Stated goal | Return, character for character, the lines from the one bearing "At what measured" through the end of the material. Omit everything before that line.

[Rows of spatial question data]

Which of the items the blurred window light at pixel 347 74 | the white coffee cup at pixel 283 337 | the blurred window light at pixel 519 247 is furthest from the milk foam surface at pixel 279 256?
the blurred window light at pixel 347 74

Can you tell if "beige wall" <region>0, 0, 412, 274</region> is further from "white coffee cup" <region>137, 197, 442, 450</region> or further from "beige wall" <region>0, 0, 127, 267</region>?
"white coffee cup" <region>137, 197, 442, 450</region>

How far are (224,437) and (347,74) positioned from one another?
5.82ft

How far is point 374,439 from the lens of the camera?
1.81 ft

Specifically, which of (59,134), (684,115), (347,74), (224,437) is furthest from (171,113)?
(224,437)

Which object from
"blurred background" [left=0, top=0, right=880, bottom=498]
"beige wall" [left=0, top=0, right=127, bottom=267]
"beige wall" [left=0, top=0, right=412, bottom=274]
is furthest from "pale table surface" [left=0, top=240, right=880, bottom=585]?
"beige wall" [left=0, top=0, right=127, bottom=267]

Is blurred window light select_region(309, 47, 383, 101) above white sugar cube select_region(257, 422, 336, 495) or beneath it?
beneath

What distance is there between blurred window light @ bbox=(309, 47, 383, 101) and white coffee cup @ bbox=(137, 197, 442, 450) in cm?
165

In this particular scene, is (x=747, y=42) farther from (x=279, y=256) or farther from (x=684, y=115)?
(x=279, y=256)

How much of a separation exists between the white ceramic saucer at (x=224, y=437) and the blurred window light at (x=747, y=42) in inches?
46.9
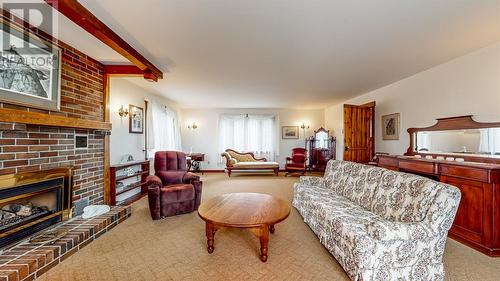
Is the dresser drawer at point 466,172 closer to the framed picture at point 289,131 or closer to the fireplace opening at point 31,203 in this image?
the fireplace opening at point 31,203

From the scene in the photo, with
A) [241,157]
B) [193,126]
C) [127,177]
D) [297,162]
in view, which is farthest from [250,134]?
[127,177]

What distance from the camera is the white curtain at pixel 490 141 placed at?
9.27ft

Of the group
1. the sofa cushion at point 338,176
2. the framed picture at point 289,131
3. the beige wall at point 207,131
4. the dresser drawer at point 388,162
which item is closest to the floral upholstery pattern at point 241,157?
the beige wall at point 207,131

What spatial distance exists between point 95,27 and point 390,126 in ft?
17.7

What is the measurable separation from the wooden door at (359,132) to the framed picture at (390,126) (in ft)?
1.03

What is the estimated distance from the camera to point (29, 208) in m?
2.34

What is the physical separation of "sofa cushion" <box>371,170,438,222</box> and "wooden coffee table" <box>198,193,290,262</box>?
1004mm

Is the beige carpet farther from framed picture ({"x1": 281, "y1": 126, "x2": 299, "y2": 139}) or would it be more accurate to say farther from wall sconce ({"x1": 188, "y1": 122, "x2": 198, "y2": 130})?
framed picture ({"x1": 281, "y1": 126, "x2": 299, "y2": 139})

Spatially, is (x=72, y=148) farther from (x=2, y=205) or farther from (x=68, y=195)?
(x=2, y=205)

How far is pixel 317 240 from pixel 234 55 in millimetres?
2696

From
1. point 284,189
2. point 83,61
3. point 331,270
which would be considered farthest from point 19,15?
point 284,189

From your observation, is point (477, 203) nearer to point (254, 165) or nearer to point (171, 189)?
point (171, 189)

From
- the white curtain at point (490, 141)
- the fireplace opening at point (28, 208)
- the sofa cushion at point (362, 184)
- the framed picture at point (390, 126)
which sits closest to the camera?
the fireplace opening at point (28, 208)

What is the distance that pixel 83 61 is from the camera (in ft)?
10.2
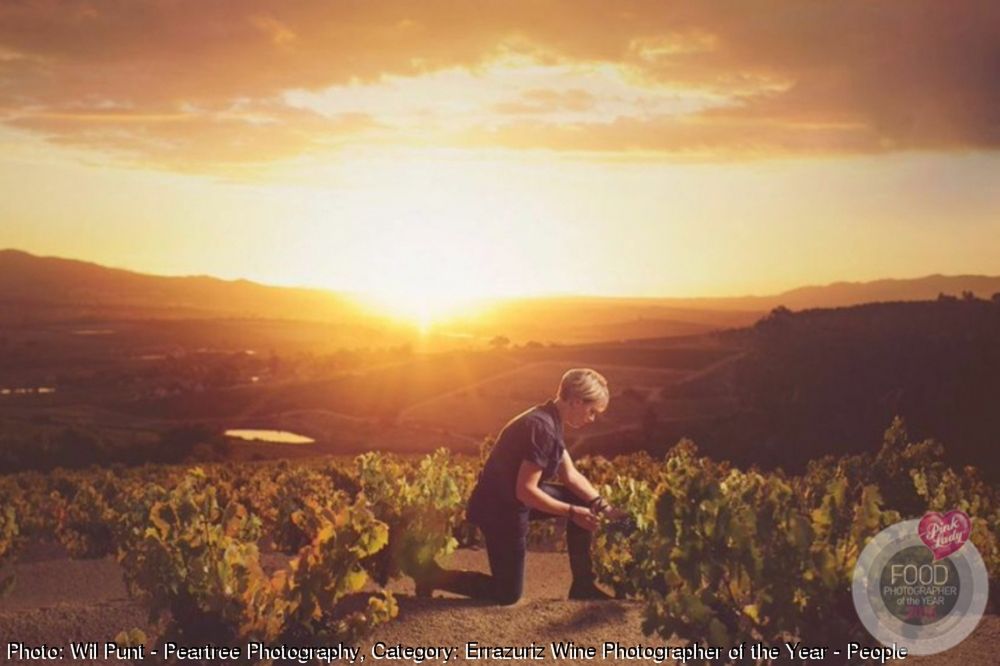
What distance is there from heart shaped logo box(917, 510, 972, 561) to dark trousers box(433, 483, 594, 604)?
2896 mm

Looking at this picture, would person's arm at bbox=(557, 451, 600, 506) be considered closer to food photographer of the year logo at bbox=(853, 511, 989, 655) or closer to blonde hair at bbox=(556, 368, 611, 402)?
blonde hair at bbox=(556, 368, 611, 402)

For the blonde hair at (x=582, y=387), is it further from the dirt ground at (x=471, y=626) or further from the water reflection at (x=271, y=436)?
the water reflection at (x=271, y=436)

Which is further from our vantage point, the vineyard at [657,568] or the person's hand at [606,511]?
the person's hand at [606,511]

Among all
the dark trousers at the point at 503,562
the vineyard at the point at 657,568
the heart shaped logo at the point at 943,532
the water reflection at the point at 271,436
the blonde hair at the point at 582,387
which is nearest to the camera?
the vineyard at the point at 657,568

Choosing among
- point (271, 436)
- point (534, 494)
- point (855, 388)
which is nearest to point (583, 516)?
point (534, 494)

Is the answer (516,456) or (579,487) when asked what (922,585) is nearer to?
(579,487)

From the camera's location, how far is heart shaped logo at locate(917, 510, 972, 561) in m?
7.82

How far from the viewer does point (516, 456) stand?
888cm

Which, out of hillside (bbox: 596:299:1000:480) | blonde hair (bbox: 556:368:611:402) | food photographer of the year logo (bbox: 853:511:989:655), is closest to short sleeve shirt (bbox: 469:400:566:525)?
blonde hair (bbox: 556:368:611:402)

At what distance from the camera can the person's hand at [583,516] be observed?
29.4ft

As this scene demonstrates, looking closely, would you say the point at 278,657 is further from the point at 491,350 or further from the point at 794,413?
the point at 491,350

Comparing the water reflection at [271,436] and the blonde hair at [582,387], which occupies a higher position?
the blonde hair at [582,387]

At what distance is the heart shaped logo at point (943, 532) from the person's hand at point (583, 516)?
2635 millimetres

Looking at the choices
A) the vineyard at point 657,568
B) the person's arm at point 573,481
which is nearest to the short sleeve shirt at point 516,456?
the person's arm at point 573,481
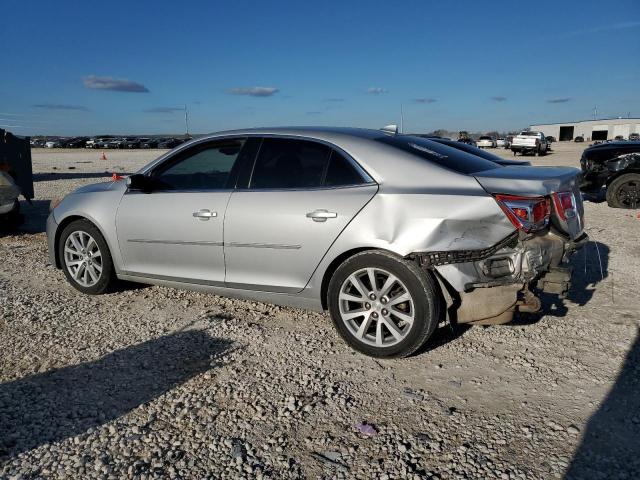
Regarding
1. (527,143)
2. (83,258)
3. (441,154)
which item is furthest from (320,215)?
(527,143)

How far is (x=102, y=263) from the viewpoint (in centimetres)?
500

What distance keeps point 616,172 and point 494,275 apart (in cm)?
899

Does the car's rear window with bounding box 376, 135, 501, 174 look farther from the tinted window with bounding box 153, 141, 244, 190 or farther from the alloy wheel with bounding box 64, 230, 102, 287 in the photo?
the alloy wheel with bounding box 64, 230, 102, 287

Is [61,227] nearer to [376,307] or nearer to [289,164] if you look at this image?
[289,164]

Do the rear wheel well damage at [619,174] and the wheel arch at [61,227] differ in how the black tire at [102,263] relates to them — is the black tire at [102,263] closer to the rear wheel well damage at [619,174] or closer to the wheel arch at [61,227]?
the wheel arch at [61,227]

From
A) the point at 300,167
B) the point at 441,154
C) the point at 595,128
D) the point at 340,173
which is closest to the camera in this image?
the point at 340,173

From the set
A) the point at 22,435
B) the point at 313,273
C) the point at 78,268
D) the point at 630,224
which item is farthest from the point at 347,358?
the point at 630,224

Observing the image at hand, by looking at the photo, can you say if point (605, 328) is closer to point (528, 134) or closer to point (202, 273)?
point (202, 273)

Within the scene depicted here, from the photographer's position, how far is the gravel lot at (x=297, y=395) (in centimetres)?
259

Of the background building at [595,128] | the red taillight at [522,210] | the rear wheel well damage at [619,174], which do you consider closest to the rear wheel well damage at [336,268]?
the red taillight at [522,210]

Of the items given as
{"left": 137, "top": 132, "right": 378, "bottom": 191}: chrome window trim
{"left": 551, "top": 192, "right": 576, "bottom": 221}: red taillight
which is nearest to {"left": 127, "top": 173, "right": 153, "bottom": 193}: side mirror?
{"left": 137, "top": 132, "right": 378, "bottom": 191}: chrome window trim

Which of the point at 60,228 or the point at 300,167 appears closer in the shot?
the point at 300,167

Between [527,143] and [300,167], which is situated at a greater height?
[527,143]

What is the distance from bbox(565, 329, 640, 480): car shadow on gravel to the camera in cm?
248
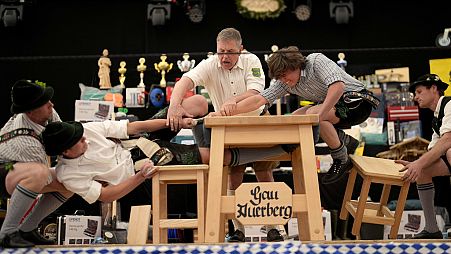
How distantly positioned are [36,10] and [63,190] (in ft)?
15.8

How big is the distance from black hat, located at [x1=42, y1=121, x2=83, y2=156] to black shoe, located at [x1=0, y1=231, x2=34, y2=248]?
0.45 m

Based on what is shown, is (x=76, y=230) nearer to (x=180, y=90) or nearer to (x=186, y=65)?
(x=186, y=65)

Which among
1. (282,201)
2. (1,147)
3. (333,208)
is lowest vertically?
(333,208)

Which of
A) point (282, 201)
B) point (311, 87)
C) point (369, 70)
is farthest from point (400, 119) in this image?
point (282, 201)

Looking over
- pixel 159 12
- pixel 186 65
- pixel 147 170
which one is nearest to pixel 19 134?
pixel 147 170

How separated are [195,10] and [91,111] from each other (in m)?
1.86

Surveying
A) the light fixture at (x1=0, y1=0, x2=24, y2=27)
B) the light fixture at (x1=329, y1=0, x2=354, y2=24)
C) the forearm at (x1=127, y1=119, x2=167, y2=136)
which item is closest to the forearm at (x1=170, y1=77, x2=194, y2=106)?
the forearm at (x1=127, y1=119, x2=167, y2=136)

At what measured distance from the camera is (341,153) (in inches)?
165

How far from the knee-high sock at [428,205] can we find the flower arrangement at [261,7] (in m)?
3.81

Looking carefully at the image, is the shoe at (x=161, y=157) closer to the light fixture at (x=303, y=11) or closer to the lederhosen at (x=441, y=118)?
the lederhosen at (x=441, y=118)

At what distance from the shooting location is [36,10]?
26.5 ft

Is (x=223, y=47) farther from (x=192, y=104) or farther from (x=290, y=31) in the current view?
(x=290, y=31)

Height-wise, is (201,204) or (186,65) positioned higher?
(186,65)

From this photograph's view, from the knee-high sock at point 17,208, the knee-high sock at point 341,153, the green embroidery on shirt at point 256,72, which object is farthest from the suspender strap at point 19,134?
the knee-high sock at point 341,153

Output |
At what measured distance from the camera is (341,153) (in inches)?
165

How far from the knee-high sock at [428,205] can we find the flower arrangement at [261,7] (in m)?
3.81

Looking carefully at the image, is the shoe at (x=161, y=157) closer to the light fixture at (x=303, y=11) or closer to the lederhosen at (x=441, y=118)?
the lederhosen at (x=441, y=118)

At what distance from the shooting location is [36,10]?
26.5 ft

Is (x=223, y=47) farther from (x=192, y=104) or farther from (x=290, y=31) in the current view?
(x=290, y=31)

Height-wise, is (201,204) or (186,65) positioned higher?
(186,65)

From this photograph's view, from the knee-high sock at point 17,208, the knee-high sock at point 341,153, the green embroidery on shirt at point 256,72, which object is farthest from the suspender strap at point 19,134?
the knee-high sock at point 341,153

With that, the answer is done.